I’m a broken sinner who found grace, or better, who was found by grace and nothing gives me greater joy than sharing that.  Peter’s confession of finding a “new birth into a living hope” only means what it does because we know his other story, the one where his betrayal of Jesus makes CIA agents who sell secrets to Russians look comical in comparison. 

The apostle Paul made a similar confession.  “Jesus came into the world to save sinners – of whom I am the worst.  But for that very reason I was shown mercy so that in me, the worst of sinners, Christ Jesus might display his unlimited patience as an example for those who would believe on him and receive eternal life (1 Timothy 1:15-16, NIV).” 

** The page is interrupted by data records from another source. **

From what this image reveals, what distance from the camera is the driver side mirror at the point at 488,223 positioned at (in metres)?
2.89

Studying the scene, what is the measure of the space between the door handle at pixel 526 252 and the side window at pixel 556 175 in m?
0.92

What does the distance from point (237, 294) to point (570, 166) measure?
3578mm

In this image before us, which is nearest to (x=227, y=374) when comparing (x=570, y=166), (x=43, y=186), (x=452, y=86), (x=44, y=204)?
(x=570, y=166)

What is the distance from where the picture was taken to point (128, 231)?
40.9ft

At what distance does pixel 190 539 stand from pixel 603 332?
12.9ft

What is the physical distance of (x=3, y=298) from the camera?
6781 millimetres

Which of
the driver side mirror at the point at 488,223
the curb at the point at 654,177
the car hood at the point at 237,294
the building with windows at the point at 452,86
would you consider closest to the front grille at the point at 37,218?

This table (pointing to Lord’s Supper table) is yet another witness.  This table not only tells us what God did in Christ to save us, it models for us grace that comes only through brokenness.  If we want to share Christ, we’ll have to be willing to bleed a little, like Jesus did.  We are going to have to care enough to take others back to our place of birth, that place where God’s grace and our sin first did battle and grace won by giving birth to new hope in us.

Mark Grace tells of falling into chest deep snow just off a ski run in Colorado once.  Chest deep.  He couldn’t move.  He was stuck.  People would ski by just looking at him, stuck in the snow.  Every now and then, Mark said, someone would stop and ask, “How’d you get stuck down there?”  But, not one of them, not one, ever stopped to ask, “Can I help you?”  Mark finally got out, no thanks to those who passed by on the other side of the road. 

Perhaps you think I’m about to say that evangelism means caring enough to stop and help stranded people.  But, I’m not going to let you off that easy.  I don’t want you to remember the last time you passed by on the other side and let someone else play the good Samaritan.  I’m not taking you to that guilt this morning.  That’s too easy.  I want you to walk back through the thickets and thorns, deep into the woods, to the place you were born into grace. 

I want you to remember the last time you were stuck, chest-deep, and couldn’t get out on your own.  Do you remember what that felt like?  How many just passed on by?  How many laughed or just asked, mockingly, “How could you be so stupid?  If you’d just stayed on the trail you’d be o.k.”  Now, I want you to remember what it felt like when someone finally stopped and asked, “Can I help you?”  and reached down and grasped your hand and helped you out. 

Do you remember his voice?  Whose voice was that?  Do you remember what his hand felt like?  It was scarred, remember?  Do you remember?  Do you remember the last time your despair and God’s grace met and grace gave birth to living hope?

Take people there, and you may well help them find a place where grace overcomes despair and gives birth to living hope, a place they might not have found otherwise.